Questionable move: Limiting drug makers’ gifts to doctors

A pharmacist checks the inventory. (Photo: Tyler Olson)

Economist Noreena Hertz once said, “We typically focus on anything that agrees with the outcome we want.” And certainly SB 790’s desired outcome – limiting any overprescription of more expensive drugs – seems to be what we – including myself – “want.”

Unfortunately, the strict limits on “gifts” to providers from pharmaceutical manufacturers seems a “solution in search of a problem,” particularly since study evidence defending the bill is tenuous at best.

Only a small minority of 3% to 12% of providers (depending on the drug class) actually received one or more gifts.

Citing a Harvard study, Sen. Mike McGuire (D-Healdsburg), the author of the bill, says, “Massachusetts physicians prescribed a larger proportion of brand-name statins [cholesterol lowering drugs]…the more industry money they received.”

Yet, this is unconvincing, given only a 0.1% increase in prescriptions – one extra prescription for every 1000 written – occurred for every $1,000 in gifts, and only when the analysis included a small fraction of providers receiving from around $10,000 to $500,000 (higher amounts likely to support research). Once limited to the more common range of $2,000 or less, “the association” was deemed “no longer significant” and unreliable.

The UCSF study, he claims, found “doctors who receive industry gifts such as meals, travel, speaking fees and royalties were two to three times more likely to prescribe costly name-brand drugs than equivalent lower priced generic drugs…” is also problematic. Yes, “two to three times” may sound significant.

That is, until it is noted brand-name prescriptions saw only marginal increases on a percentage basis from 0.5% to 2% (antidepressants), 1.5% to 6% (ACE Inhibitors), 2.5% to 16% (beta blockers), and 8% to 16% (statins). Additionally, only a small minority of 3% to 12% of providers (depending on the drug class) actually received one or more gifts, significantly limiting the importance of even these changes.

Furthermore, his assertion generic drugs are “always lower priced” – particularly as it relates to the Medicare Advantage and Part D participants evaluated by both studies – is questionable, given brand-name drugs can actually be cheaper than generics because of negotiated volume discounts possible under these programs.

Therefore, the fact a given provider may have prescribed — or been convinced to change (by a benefits manager) to a “brand name” drug —  could actually have  resulted in a reduction of costs, not simply a provider choice, possibly skewing the results.

More practically, patients have become very savvy of costs, often requiring significant convincing to accept a treatment that has a higher out-of-pocket expense. That alone makes such drugs less likely to be prescribed without a strong reason.

Thus, it is legitimate to question whether the bill will result in meaningful savings compared with the administrative burdens it imposes on manufacturers (whose costs may ultimately raise drug prices).
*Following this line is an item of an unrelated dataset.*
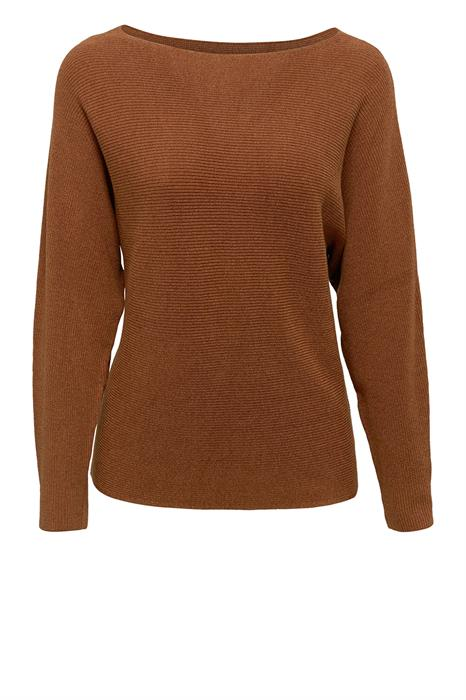 Esprit collection Pullover 080EO1I324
Having served on the Council on Ethical and Judicial Affairs of the American Medical Association (AMA) when its initial guidelines “Gifts to Physicians from Industry” were developed (now updated), the mere existence of such guidelines suggests a substantial enough gift could have an impact.

However, despite their stated conclusions, the mentioned studies actually seem to indicate this is not enough of a “real world” problem to warrant the bill’s proposed prohibitions.

Far simpler, more effective and less disruptive would be to simply promote the AMA (or similar) guidelines (e.g. meals should be “modest” and “serve a genuine educational function”) and require appropriate boards and agencies to promote the availability of the easily searchable database created under the federal Physician Payments Sunshine Act of 2010.

So, while SB 790’s author is to be applauded for efforts at limiting drug costs, I encourage lawmakers to amend it to empower patient decisions rather than, as an old expression goes, try to kill a gnat with a sledgehammer.

Ed’s Note: Craig H. Kliger, MD, is executive vice president of the California Academy of Eye Physicians and Surgeons.